Impact sur le dispositif de santé publique et la Protection Universelle Maladie
La révision des prestations couvertes par l’AME pourrait créer des écarts d’accès aux soins en fragilisant une population déjà vulnérable. Santé publique France et Médecins du Monde soulignent que l’accès restreint aux soins essentiels compromet l’efficacité sanitaire collective. Par ailleurs, la Protection Universelle Maladie (PUMa), qui assure une large couverture, exclut les personnes sans statut légal, rendant l’AME indispensable pour ces migrants. Cette réforme, sous le prisme budgétaire, interroge la portée des politiques d’intégration et leurs effets sur la cohésion et la santé publique.
Une réforme controversée au croisement des enjeux constitutionnels et sociaux
Cette volonté gouvernementale apparaît dans un climat politique sensible, où la droite et l’extrême droite exercent une forte pression pour limiter les dépenses liées à l’immigration irrégulière, spécialement en matière de santé. La tension se manifeste par un débat autour des principes d’égalité devant la Sécurité Sociale et la légitimité de l’AME comme réponse humanitaire. Lors des prochaines délibérations à la Caisse Nationale de l’Assurance Maladie (CNAM), les syndicats comme l’UNSA dénoncent un ciblage des populations fragiles, craignant un effet “domino” sur l’ensemble du système de santé.

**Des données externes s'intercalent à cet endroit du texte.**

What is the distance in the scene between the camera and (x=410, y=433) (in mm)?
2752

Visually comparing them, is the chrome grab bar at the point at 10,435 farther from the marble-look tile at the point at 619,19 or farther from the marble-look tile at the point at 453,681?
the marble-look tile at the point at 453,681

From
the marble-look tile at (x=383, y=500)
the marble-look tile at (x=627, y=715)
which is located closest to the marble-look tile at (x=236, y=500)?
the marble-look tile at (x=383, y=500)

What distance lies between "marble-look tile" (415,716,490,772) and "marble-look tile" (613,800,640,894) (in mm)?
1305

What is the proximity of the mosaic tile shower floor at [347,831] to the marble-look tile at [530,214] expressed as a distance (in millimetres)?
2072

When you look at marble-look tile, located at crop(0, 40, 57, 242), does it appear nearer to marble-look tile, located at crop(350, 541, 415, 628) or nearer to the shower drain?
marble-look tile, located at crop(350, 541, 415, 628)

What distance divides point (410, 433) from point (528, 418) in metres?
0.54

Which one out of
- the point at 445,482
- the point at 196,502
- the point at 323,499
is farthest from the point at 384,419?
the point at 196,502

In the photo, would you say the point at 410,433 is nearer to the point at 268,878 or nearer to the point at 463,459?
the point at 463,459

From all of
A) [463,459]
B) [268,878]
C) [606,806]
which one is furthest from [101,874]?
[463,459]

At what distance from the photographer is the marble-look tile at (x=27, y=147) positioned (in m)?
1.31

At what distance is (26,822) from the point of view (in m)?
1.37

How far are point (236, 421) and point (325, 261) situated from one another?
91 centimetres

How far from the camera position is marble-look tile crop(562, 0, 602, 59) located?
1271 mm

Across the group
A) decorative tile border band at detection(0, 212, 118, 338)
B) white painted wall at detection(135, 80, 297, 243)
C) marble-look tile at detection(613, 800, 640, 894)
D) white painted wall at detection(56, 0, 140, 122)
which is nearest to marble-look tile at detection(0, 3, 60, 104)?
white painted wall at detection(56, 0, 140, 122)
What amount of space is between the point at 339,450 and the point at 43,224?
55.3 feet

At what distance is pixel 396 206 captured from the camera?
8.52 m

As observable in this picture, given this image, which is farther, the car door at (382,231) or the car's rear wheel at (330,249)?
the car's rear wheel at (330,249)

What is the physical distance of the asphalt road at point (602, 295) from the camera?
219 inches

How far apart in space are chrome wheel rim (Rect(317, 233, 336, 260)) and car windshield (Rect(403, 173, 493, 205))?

| Acteurs clés | Position | Arguments principaux |
|---|---|---|
| Ministère de la Santé & Assurance Maladie | Pro-réforme | Contrôle des dépenses, gestion stricte des critères d’éligibilité |
| Syndicats (UNSA) | Contre-réforme | Protection des droits des migrants, risques sanitaires |
| Médecins du Monde & Santé publique France | Défense de l’AME | Accès aux soins, prévention sanitaire, responsabilité collective |
Alors que le débat s’intensifie, le ministère de la Santé reste pour l’instant discret, privilégiant une approche technique. Pourtant, la portée de ce changement pourrait affecter durablement l’équilibre entre solidarité sociale et rigueur budgétaire.
Vers une révision des dossiers de demande et des justificatifs requis par la CPAM
Outre les modifications des prestations couvertes, un second décret prévoit de revoir la liste des pièces justificatives exigées pour constituer un dossier AME. Cette mesure entend renforcer les contrôles d’accès via les CPAM, en lien avec l’OFII. La mise à jour vise à assurer une conformité accrue, limitant ainsi les fraudes potentielles et consolidant la gestion administrative du dispositif.
Cependant, cette démarche pourrait également accroître la complexité d’accès pour les migrants, avec un risque de report des soins et d’aggravation des situations sanitaires individuelles.